The findings in the histopathological analysis regarding the healing response demonstrated that there were no statistical differences in new bone growth, soft tissue infiltration and hemorrhage between the two groups in all four analyzed time points. Therefore, it can be concluded that the fixation capabilities of the magnesium fixation screw have enabled the collagen membrane to remain in place for the duration of the membrane's functional lifespan. However, unlike the titanium screws that may have to be removed in a second surgical procedure, the magnesium screws are resorbable and do not require surgical removal.

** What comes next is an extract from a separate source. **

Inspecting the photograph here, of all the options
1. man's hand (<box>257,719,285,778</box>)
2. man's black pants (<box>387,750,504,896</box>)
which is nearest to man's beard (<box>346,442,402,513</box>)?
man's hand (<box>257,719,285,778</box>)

Nevertheless, the magnesium metal corrodes faster than the speed of the advancing front of new bone growth. The space between the newly developing bone and the metallic magnesium is occupied by magnesium salts, by-products of the magnesium corrosion process and have disappeared after 16 weeks. During the early phase of degradation, magnesium implants produce corrosion products, for instance, magnesium reacts with water, is hydroxylated to form magnesium hydroxide [Mg(OH)2], magnesium chloride [MgCl2] and hydrogen gas [62]. The hydrogen gas production results in voids surrounded by a thin fibrous capsule, which is completely resolved by 52 weeks [63]. As shown by histomorphometric analysis, these gas cavities had no negative impact on tissue healing. The formation of gas cavities is to be expected, as it is reported by previously published studies using magnesium implants. However, as indicated by these reports and collaborated by this study, the formation of gas cavities is only temporary and does not have a negative effect on bone regeneration [24,27,28,42,43].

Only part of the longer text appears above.